> [EXERCISE]:
Rewrite the lines of the entries below as a numbered list, omitting any blank lines.

> [INFORMATION PROVIDED]:
··········

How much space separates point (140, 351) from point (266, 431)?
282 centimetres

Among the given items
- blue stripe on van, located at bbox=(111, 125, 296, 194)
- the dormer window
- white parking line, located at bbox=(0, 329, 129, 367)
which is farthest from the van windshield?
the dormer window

··········

> [RIGHT ANSWER]:
1. How much space separates point (140, 351) from point (266, 431)?
2. 282 centimetres
3. Among the given items
4. - blue stripe on van, located at bbox=(111, 125, 296, 194)
5. - the dormer window
6. - white parking line, located at bbox=(0, 329, 129, 367)
7. which is farthest from the van windshield?
8. the dormer window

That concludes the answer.